[START OF GIVEN TEXT]

[Sheepdog] [PATCH v4] remove oids from object list cache when deleting a vdi

Thu May 3 12:25:43 CEST 2012

v3 ---> v4

1. Add a patch to remove useless inode code in del_vdi()
2. Add a patch to fix a bug of deleting base vdi, submited once before.
3. Make the array deleted_oids[] to allocate memory in the heap, instead
   of in the stack, in case of stack overflow.

This patch set is really critical to the vdi deletion routine,
wish some comment about it.

-----------------------------------------------------
This patch set aims to clear the object list cache after
a vdi is deleted, then we should remove the data objects
which in form of an uint64_t inditifier from the object
list cache.

1. Why we need the clear the object list cache ?

The object list cache is used when the cluster is in recovery,
to provide the object list for request_obj_list(), sheep uses
the list to determine which objects exist in the cluster, and
then try to recover them when cluster is changing.

When the object has been deleted, certainly we should remove it
from the object list cache, so that sheep would not try to recover
the objects alreay deleted which may cause too much time.

2. How we do currently ?

I try to remove the deleted object from the object list cache
in store_remove_obj() after unlink() success.

But there's a big problem:

When the cluster changed one or more times (nodes join or leave) before,
it causes some data objects to migrate from one node to another,
let's talk them as the 'old node' and the 'new node',
but neigher did we remove object id from the objlist cache in the
old node, nor put the object id into the objlist cache in the new
node, here's the problem,

in store_remove_obj(), unlink() may success because the object does
exist, but the object id may not exist in the object list cache in
that node, it may exists in an other node.

PS. Migrating object list cache is rather difficult in recovery, and
   not so necessary if we didn't remove any object from the cluster.

[END OF GIVEN TEXT]

* EXERCISE SET *
**1)** Answer these questions about the Sheepdog patch note:
(a) What change did version 4 make to where the array deleted_oids[] gets its memory?
(b) Which function does the object list cache supply the object list to?
(c) In which function does the author try to remove a deleted object from the object list cache?
**2)** How would the Sheepdog patch note read with "cluster" changed to "storage cluster"? Rewrite it, beginning at the words "The object list cache is" and stopping after "after unlink() success.".
**3)** How might the Sheepdog patch note go on? Extend it from where it stops.
The lines after the patch note aren't needed here.

[START OF RECORDED INFORMATION]

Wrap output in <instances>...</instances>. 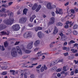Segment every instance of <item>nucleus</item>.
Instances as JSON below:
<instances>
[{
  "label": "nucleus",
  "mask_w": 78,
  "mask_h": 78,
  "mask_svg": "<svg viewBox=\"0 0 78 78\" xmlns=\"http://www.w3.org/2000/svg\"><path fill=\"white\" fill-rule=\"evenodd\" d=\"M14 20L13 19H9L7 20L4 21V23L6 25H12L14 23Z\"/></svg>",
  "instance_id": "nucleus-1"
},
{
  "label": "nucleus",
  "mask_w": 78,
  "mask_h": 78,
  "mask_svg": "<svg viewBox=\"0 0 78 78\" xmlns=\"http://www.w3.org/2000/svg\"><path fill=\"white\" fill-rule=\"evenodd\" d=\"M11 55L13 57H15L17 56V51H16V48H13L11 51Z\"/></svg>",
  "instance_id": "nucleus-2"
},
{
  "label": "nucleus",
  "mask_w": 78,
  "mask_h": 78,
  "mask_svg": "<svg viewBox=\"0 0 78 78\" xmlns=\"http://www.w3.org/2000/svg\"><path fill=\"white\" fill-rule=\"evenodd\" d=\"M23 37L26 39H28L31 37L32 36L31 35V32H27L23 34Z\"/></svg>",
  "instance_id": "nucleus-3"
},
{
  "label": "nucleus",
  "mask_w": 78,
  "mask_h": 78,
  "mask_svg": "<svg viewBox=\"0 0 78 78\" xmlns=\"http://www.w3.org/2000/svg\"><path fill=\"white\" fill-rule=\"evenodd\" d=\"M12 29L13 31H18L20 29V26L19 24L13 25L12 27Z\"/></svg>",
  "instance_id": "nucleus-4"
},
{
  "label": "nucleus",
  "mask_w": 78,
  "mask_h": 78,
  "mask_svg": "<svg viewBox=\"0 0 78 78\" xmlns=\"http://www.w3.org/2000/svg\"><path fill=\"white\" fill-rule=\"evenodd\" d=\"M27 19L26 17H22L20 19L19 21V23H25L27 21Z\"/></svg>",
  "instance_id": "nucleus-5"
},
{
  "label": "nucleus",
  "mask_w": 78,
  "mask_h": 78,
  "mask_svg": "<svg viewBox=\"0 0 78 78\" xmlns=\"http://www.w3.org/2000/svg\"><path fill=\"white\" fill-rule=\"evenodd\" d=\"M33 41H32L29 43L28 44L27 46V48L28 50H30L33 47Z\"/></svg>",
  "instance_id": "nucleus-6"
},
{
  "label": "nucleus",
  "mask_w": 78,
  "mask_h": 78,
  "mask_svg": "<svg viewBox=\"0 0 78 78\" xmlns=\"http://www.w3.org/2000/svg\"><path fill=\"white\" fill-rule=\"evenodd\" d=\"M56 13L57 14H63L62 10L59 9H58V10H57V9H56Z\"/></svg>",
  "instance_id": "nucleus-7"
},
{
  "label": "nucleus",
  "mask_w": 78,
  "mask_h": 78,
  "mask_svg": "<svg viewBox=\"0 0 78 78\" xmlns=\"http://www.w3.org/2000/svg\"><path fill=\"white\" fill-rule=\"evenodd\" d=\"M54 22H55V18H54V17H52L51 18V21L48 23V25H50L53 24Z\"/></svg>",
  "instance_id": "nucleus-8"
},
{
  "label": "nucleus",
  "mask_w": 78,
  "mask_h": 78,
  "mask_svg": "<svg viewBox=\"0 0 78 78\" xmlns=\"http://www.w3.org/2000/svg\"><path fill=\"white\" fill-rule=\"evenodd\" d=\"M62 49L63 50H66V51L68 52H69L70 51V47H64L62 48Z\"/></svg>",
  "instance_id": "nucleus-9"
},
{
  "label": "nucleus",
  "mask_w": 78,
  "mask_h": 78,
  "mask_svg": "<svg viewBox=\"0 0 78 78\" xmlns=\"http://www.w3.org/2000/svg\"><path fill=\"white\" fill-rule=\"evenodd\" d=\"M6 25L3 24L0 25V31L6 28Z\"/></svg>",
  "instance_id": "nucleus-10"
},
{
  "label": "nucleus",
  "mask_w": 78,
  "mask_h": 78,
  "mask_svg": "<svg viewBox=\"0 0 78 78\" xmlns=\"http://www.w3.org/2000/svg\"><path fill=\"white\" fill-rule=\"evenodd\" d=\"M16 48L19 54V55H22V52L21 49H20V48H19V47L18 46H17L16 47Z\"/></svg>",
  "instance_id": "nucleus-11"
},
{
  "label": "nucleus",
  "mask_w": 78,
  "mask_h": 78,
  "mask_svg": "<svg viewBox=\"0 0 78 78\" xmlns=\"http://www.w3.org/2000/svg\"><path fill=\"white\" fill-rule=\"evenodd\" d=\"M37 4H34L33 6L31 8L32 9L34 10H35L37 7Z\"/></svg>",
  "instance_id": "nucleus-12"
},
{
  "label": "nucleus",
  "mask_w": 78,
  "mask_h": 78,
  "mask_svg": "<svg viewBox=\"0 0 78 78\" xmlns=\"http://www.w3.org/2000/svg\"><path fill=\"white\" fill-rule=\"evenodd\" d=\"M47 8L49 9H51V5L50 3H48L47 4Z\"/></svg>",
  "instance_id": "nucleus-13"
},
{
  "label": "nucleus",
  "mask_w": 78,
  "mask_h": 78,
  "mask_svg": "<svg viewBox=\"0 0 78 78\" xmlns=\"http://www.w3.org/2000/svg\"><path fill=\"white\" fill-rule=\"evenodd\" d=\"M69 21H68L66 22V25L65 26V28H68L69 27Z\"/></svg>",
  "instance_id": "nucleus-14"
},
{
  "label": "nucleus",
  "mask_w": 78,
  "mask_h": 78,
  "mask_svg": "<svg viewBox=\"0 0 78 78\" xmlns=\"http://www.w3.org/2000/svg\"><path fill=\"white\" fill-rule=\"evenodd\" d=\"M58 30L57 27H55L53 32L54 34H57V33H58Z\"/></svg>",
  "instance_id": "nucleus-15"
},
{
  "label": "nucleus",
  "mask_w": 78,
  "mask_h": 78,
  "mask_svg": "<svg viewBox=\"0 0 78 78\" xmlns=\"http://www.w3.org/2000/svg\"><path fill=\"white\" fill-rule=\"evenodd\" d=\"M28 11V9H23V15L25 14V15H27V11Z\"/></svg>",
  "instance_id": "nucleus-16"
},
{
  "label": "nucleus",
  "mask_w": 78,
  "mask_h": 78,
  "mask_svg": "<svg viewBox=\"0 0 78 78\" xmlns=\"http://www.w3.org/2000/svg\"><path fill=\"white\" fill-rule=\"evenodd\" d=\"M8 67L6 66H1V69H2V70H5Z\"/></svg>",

[END OF RECORDED INFORMATION]

* OUTPUTS BY TASK *
**1)**
(a) It allocates its memory in the heap instead of the stack.
(b) request_obj_list().
(c) store_remove_obj(), after unlink() succeeds.

**2)**
The object list cache is used when the storage cluster is in recovery,
to provide the object list for request_obj_list(), sheep uses
the list to determine which objects exist in the storage cluster, and
then try to recover them when storage cluster is changing.

When the object has been deleted, certainly we should remove it
from the object list cache, so that sheep would not try to recover
the objects alreay deleted which may cause too much time.

2. How we do currently ?

I try to remove the deleted object from the object list cache
in store_remove_obj() after unlink() success.

**3)**
3. What this patch set does ?

After a vdi is deleted successfully, sheep nodifies all the data
objects deleted to all the other node, every node who receives
this message tries to remove the objects from object list cache.

there's also a small problem, after an vdi is deleted, and before
the notification message was received by all the other nodes,
cluster recovery may happens in this time window, it may tries to
recover the objects already deleted.

This problem is difficult to avoid in current situation, but we
can try our best to reduce the probability of recovering deleted
objects by this patch set.

4. Summary about the patches

The first patch removes some inode code that no longer used any more
from del_vdi().

The second patch fixed a bug of deleting base vdi, which I submited
once before.

The third patch fixes a bug about nr_copies in delete_one, I notified
that it hasn't been fixed in the master branch, with this bug, my
patch doesn't work at all, so I fixed it.

The fourth patch takes Liu Yuan's advise to change the name process_work
and process_main to process_top and process_bottom.

The fifth patch makes process_bottom running in worker thread for cluster
request when given a flag SD_FLAG_CMD_WORKER for request header.

The sixth patch do the clear work.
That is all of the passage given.